According to Mordecai Edwards, contrary to Simpson’s claims, she has been the one threatened by Cornerstone.
She pointed to a letter dated December 5, 2022 in which she claimed the company said the offence of public mischief was under consideration; threatened to go after her US law licence and accused her of extortion and seeking to manipulate regulatory and criminal processes.
“The statements of the applicants’ attorney ... are incendiary and defamatory,” she said, adding that the letter was “an act of retaliation because settlement discussions between the attorneys proved to be unsuccessful”.
Mordecai Edwards did not speak to the details of the purported settlement.
But in a September 26 statement, Cornerstone said “out of deep respect” for Humphries-Lewin, it had offered to reverse her $2-billion (US$15 million) purchase of shares in the company “if there was buyer’s remorse”.
“Mordecai Edwards’ response was to reject the return of Barita shares and to attempt enforcement of a cash payment of US$20 million amounting to 30 per cent more than the US$15 million transaction value,” the private company said.
Humphries-Lewin sold $2 billion worth of shares in the publicly traded Barita Investments to pay for the acquisition of 1.4 million shares in Cornerstone. She sold Barita to Cornerstone in 2018 but kept a minority stake.
Mordecai Edwards has insisted that she sent a letter of complaint in March 2022 to the Bank of Jamaica only. She said the central bank referred the letter to the Financial Services Commission which then forwarded it to the country’s financial crimes agency the Financial Investigations Division (FID). The agency is probing the allegations.

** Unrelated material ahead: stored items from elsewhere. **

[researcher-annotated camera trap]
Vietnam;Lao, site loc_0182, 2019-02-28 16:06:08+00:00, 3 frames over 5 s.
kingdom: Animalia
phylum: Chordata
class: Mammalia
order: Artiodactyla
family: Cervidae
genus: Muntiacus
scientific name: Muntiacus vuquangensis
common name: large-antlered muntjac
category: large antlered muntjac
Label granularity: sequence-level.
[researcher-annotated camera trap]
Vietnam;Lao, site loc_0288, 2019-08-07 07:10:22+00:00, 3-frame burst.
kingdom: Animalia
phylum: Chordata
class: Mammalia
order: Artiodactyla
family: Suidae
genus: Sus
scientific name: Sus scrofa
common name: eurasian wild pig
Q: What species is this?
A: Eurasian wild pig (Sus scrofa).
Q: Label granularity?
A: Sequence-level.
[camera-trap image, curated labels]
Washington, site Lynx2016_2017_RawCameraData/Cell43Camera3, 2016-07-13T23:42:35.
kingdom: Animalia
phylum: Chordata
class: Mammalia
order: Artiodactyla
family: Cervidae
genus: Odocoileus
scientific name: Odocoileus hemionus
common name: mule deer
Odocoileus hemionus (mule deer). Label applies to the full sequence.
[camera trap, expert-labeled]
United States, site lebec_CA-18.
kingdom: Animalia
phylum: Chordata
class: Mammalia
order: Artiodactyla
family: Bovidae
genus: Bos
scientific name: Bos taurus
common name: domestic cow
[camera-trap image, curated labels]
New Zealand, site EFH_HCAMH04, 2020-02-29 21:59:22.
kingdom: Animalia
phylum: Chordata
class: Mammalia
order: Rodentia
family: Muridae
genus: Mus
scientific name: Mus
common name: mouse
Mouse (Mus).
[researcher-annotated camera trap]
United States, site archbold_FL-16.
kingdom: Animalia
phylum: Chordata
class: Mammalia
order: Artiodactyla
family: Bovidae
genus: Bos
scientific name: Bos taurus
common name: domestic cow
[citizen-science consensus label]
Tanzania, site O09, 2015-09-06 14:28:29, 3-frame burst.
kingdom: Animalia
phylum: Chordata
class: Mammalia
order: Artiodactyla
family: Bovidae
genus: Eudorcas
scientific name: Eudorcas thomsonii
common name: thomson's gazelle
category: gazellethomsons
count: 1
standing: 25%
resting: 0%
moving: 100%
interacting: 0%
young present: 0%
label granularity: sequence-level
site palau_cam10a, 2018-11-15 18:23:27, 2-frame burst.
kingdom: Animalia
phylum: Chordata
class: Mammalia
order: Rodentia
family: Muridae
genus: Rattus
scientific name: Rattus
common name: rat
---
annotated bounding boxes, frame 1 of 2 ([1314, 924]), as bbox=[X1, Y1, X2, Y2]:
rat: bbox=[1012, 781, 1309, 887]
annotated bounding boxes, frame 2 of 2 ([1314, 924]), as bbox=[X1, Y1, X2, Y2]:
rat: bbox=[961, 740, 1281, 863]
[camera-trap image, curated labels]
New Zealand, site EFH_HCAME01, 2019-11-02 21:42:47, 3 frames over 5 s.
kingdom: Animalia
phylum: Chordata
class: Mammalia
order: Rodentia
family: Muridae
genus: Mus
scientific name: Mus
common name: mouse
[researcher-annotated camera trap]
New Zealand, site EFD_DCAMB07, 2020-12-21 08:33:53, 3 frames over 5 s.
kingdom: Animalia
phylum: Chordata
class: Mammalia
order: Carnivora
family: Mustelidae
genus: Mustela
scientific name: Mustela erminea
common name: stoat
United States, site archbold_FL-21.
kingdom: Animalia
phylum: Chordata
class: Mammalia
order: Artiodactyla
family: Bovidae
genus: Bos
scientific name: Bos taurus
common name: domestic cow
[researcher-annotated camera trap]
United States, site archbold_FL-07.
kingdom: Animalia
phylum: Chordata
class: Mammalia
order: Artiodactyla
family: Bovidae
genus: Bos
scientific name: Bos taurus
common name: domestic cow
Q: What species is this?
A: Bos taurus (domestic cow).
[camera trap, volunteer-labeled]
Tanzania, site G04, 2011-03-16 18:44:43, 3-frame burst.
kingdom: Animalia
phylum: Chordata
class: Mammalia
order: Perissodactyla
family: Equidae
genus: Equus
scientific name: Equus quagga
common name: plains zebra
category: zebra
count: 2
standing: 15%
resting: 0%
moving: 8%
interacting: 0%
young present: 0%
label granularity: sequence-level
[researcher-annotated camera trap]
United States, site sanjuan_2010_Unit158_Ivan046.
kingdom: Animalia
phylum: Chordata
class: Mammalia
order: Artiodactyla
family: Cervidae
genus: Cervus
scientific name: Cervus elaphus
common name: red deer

In the December 2022 letter, Cornerstone said it learnt of the letter of complaint in September 2022, and this was followed by a series of exchanges between lawyers for both sides.
POSSIBLE CONFLICT OF INTEREST
Meanwhile, Mordecai Edwards has questioned whether Sonia Owens may have been involved in a conflict of interest owing to her employment situation. Owen has been with Barita since 1984 and became a vice president in 2022.
Owens admitted to recommending the Cornerstone shares acquisition to Humphries-Lewin after meeting with Chambers and Ramon Small-Ferguson, a Barita executive.
“With regard to Cornerstone transactions, any advice or activity by Sonia relating to analysing the proposed investment and influencing Rita to participate in the Cornerstone transactions is a conflict of interest,” Mordecai Edwards said.
Mordecai Edwards has also questioned the comparisons Chambers said were done with four major Jamaican financial institutions to help determine the share price offered to Humphries-Lewin.
“The comparison of Cornerstone with the companies listed… is not an appropriate comparison, given that unlike Cornerstone, these established public companies are publicly traded established companies with ascertainable books of business,” she contended.
She has also alleged that the transactions had no financial benefit to her aunt, whom she said has lost approximately $72 million in dividends by selling the Barita stocks.
Chartered accountant John Bell, whose opinion was sought by the Humphries-Lewin committee, claims the retired businesswoman ‘wasted’ over $900 million on “overpriced” Cornerstone shares which she bought at US$10.80 per unit.
Cornerstone said a rights issue of its shares for $1.40 around the same time as the deal with Humphries-Lewin was a different transaction that involved existing shareholders.
Mordecai Edwards has also said she will be making an application for the court to strike out Cornerstone’s claim against her because “these proceedings do not disclose any cause of action against me and [are] an attempt to secure an opinion of the court without showing any legitimate reasons for doing so”.
EDITOR’S NOTE: Cornerstone, its senior executives Paul Simpson and Jason Chambers, along with Barita, have filed a lawsuit against The Gleaner alleging defamation associated with the coverage of the matters filed in court.